**TASK ITEM**
Set down, please, exactly the lines below that run from the line with "Makaron nitka gruba pku 250g" to the line with "Colourful Kids Animal Art Crab 5", both lines included.

**SUPPLIED DATA**
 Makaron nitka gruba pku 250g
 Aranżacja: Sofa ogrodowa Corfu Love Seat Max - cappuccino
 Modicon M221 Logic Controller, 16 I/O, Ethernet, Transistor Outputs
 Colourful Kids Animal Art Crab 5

---

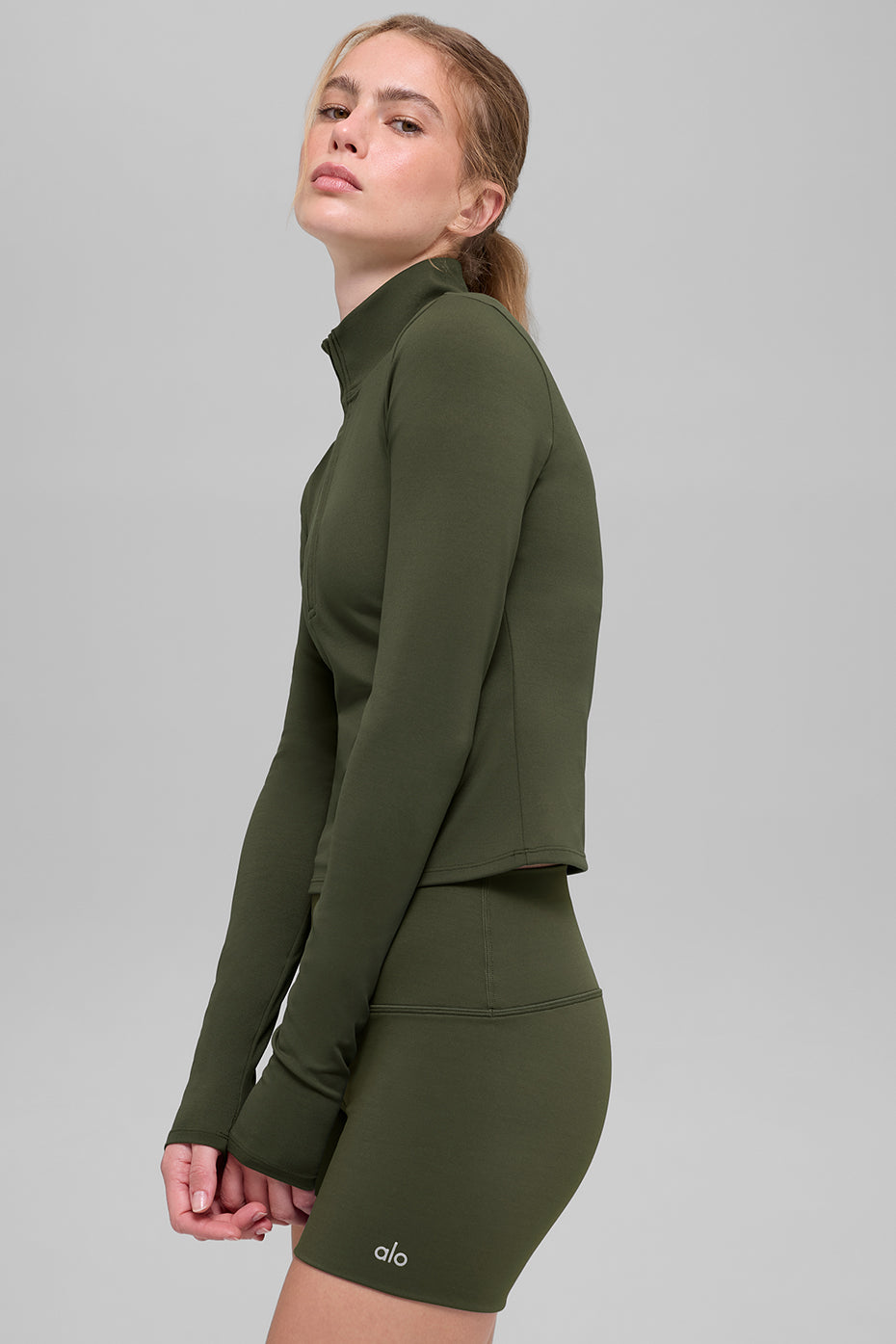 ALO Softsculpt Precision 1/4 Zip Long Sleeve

**TASK RESPONSE**
 Makaron nitka gruba pku 250g
 Aranżacja: Sofa ogrodowa Corfu Love Seat Max - cappuccino
 Modicon M221 Logic Controller, 16 I/O, Ethernet, Transistor Outputs
 Colourful Kids Animal Art Crab 5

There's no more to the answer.